## To be done
Reproduce the blog passage below in full, word for word, keeping its line breaks and punctuation unchanged.

-- begin Passage shown --

He was a rather dry character, but he had just lost his mom
so I'm certainly not judging there.
There were a couple other letters in with the lot from L's father and brother 
which would be Don's great grandfather and great uncle.
I haven't heard from them since I delivered them which is fine.
I can't express how good it felt to deliver them.
Something in me feels like L was nudging the circumstances.
On a historical note:
It was interesting to read about some of the things 
that were going on during the early years of the war.
There was less rubber in her corslet as she called it.
They couldn't get a suitcase because leather was in short supply.
She and E must have had a sweet tooth.
She would make him cookies and candy,
but almost begged for sugar rations from him and her in-laws :-)
There were funny bits about cars and dresses etc.
It was fun to read "ironed a whole dishpan of sprinkled clothes."

Overall, it was just an overall blessing.
I know one more little tid-bit about our family tree
as well as everyday morsels of life in the past,
and the letters are back with their family.

Hope each of you has a blessed day~








Tuesday, October 27, 2020

Long 'nuf I Suppose

 Once in a while, it's nice just to have a chat.

Have you noticed how folks don't just drop by anymore.

I've had friends say,

"We wouldn't just stop in on somebody without calling."

Why not?

My friends are always welcome.

If I'm in the middle of peeling spuds, 

pull up a chair and dig in :-)

Then, let's chat.

Some of the best conversation happens over snapping beans

or bucking hay, or digging a row.

So pull up a chair or tip the bucket over, whichever suits you.

Have a seat.


I'm so sorry it's been so long since my last post.

It's just been that B word (busy).

Our tomatoes went crazy again this year and supplied

not only for our needs, buy my parents, my in-laws, and one of the guys at work.

Hubby discovered he looooves homemade salsa.

So we've made about 17 gallons! (I think?)

We've also been busy at work and trying to deal with all the challenges

this year has presented to small businesses.

-- end Passage shown --
-- begin Material supplied --

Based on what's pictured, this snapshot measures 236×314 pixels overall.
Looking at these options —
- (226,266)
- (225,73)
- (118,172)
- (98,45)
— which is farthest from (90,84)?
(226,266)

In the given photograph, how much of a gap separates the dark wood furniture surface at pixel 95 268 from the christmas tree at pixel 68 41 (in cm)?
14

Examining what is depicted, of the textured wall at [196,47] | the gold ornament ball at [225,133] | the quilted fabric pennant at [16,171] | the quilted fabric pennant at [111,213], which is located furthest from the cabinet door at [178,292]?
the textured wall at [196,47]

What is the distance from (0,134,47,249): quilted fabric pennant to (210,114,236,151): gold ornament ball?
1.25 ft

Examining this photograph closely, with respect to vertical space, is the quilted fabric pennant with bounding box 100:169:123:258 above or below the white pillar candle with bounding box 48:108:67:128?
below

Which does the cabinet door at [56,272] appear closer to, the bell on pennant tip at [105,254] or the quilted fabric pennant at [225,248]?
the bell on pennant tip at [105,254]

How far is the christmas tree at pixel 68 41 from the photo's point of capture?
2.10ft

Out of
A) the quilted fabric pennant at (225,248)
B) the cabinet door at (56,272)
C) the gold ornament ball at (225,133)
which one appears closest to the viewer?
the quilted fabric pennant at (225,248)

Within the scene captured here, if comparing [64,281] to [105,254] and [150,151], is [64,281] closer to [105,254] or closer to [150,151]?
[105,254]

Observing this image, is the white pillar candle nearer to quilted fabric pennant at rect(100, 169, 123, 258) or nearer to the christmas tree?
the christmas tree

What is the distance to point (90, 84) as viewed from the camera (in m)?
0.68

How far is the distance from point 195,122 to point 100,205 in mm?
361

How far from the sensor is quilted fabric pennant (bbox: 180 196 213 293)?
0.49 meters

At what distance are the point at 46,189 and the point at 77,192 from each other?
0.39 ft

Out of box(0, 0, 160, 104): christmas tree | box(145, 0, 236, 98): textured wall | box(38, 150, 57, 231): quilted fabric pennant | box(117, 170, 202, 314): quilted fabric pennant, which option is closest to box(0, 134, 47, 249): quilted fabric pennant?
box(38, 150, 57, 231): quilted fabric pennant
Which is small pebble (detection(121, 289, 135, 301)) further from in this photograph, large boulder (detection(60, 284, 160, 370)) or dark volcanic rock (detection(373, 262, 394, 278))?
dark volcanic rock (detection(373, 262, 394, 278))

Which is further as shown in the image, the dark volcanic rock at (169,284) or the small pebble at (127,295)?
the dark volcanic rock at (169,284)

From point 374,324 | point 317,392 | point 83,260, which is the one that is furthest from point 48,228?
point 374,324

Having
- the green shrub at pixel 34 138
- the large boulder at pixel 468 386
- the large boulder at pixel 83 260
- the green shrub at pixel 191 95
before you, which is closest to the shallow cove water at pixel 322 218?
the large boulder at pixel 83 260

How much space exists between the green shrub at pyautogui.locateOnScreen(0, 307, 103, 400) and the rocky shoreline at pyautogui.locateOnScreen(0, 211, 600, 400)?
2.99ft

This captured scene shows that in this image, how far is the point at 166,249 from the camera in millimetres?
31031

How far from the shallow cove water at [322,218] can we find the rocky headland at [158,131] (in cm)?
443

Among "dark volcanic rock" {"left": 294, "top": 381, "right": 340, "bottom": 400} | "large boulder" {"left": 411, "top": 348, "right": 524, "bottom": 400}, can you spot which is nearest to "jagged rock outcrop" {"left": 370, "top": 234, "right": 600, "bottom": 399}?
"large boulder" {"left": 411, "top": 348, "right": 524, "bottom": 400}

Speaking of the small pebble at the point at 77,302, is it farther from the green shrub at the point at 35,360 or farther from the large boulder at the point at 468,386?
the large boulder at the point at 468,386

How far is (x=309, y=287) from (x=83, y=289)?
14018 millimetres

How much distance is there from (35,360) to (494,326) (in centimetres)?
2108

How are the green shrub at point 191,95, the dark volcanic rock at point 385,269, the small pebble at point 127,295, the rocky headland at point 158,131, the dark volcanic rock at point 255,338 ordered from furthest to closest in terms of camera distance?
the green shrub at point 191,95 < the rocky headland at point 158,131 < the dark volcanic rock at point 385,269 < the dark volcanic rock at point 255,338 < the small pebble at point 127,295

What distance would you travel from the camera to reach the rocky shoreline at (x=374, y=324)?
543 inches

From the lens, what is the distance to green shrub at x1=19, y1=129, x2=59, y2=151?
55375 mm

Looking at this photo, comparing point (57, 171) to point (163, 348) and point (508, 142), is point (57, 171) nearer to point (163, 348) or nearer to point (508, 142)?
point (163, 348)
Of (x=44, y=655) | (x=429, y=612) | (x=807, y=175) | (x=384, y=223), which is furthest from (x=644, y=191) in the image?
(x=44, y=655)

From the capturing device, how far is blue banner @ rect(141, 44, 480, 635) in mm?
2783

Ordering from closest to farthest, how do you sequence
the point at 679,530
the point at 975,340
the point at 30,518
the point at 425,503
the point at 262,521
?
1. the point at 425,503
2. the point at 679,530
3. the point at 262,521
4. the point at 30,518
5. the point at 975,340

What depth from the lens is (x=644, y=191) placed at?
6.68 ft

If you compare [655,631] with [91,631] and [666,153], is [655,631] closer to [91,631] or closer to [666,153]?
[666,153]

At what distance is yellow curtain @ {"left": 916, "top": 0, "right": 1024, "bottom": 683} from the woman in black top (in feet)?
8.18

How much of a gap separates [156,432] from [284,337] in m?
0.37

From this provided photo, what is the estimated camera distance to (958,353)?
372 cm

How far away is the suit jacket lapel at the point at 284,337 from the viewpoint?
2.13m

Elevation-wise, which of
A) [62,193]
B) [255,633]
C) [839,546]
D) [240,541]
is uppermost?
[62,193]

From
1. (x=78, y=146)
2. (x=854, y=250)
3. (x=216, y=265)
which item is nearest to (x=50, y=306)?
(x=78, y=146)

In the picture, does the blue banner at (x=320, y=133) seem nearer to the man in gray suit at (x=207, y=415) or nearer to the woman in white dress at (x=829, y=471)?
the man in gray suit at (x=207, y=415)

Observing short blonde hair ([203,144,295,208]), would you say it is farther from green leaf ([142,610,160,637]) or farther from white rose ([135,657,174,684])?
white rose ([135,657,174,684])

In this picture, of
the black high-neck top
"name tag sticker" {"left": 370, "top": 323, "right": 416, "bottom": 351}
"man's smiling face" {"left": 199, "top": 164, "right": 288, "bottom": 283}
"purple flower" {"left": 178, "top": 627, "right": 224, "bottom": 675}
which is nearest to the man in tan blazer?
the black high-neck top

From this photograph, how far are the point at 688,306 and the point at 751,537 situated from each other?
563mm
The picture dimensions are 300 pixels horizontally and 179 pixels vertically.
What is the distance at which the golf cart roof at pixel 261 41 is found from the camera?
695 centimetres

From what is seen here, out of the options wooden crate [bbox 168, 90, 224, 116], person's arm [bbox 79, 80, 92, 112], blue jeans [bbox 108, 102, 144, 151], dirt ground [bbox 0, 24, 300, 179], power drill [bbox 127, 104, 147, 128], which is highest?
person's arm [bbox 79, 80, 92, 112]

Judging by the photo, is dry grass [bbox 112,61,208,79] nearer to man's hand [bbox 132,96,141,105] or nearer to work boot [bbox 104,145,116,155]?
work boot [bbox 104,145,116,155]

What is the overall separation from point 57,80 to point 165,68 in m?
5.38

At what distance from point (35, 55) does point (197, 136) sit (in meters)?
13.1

-- end Material supplied --

## Exercise output
He was a rather dry character, but he had just lost his mom
so I'm certainly not judging there.
There were a couple other letters in with the lot from L's father and brother 
which would be Don's great grandfather and great uncle.
I haven't heard from them since I delivered them which is fine.
I can't express how good it felt to deliver them.
Something in me feels like L was nudging the circumstances.
On a historical note:
It was interesting to read about some of the things 
that were going on during the early years of the war.
There was less rubber in her corslet as she called it.
They couldn't get a suitcase because leather was in short supply.
She and E must have had a sweet tooth.
She would make him cookies and candy,
but almost begged for sugar rations from him and her in-laws :-)
There were funny bits about cars and dresses etc.
It was fun to read "ironed a whole dishpan of sprinkled clothes."

Overall, it was just an overall blessing.
I know one more little tid-bit about our family tree
as well as everyday morsels of life in the past,
and the letters are back with their family.

Hope each of you has a blessed day~








Tuesday, October 27, 2020

Long 'nuf I Suppose

 Once in a while, it's nice just to have a chat.

Have you noticed how folks don't just drop by anymore.

I've had friends say,

"We wouldn't just stop in on somebody without calling."

Why not?

My friends are always welcome.

If I'm in the middle of peeling spuds, 

pull up a chair and dig in :-)

Then, let's chat.

Some of the best conversation happens over snapping beans

or bucking hay, or digging a row.

So pull up a chair or tip the bucket over, whichever suits you.

Have a seat.


I'm so sorry it's been so long since my last post.

It's just been that B word (busy).

Our tomatoes went crazy again this year and supplied

not only for our needs, buy my parents, my in-laws, and one of the guys at work.

Hubby discovered he looooves homemade salsa.

So we've made about 17 gallons! (I think?)

We've also been busy at work and trying to deal with all the challenges

this year has presented to small businesses.